'''

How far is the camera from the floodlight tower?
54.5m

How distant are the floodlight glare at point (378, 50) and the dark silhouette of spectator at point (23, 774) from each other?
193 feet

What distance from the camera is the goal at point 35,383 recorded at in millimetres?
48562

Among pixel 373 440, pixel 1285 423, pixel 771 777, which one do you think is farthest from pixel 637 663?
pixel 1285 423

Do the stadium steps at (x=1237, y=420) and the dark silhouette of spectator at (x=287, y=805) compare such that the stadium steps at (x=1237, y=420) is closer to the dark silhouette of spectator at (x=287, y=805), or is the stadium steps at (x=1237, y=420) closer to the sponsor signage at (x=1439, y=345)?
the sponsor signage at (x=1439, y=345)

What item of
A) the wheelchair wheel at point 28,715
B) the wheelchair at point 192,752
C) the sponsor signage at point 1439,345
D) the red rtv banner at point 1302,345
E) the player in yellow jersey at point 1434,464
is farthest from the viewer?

'''

• [Given exercise] Rewrite the records above with every instance of "dark silhouette of spectator" replaced by "spectator silhouette". Leave all other text unchanged.

• [Expected answer]
How far is the camera from the floodlight tower?
54.5m

How distant are the floodlight glare at point (378, 50) and the spectator silhouette at point (23, 774) from each other?
193 feet

What distance from the camera is the goal at point 35,383 recorded at in millimetres?
48562

Among pixel 373 440, pixel 1285 423, pixel 771 777, which one do you think is farthest from pixel 637 663?
pixel 1285 423

Do the stadium steps at (x=1237, y=420) and the spectator silhouette at (x=287, y=805) compare such that the stadium steps at (x=1237, y=420) is closer to the spectator silhouette at (x=287, y=805), or is the stadium steps at (x=1237, y=420) closer to the sponsor signage at (x=1439, y=345)?
the sponsor signage at (x=1439, y=345)

What item of
A) the wheelchair wheel at point 28,715
B) the wheelchair at point 192,752
C) the sponsor signage at point 1439,345
D) the red rtv banner at point 1302,345
E) the player in yellow jersey at point 1434,464
is farthest from the viewer?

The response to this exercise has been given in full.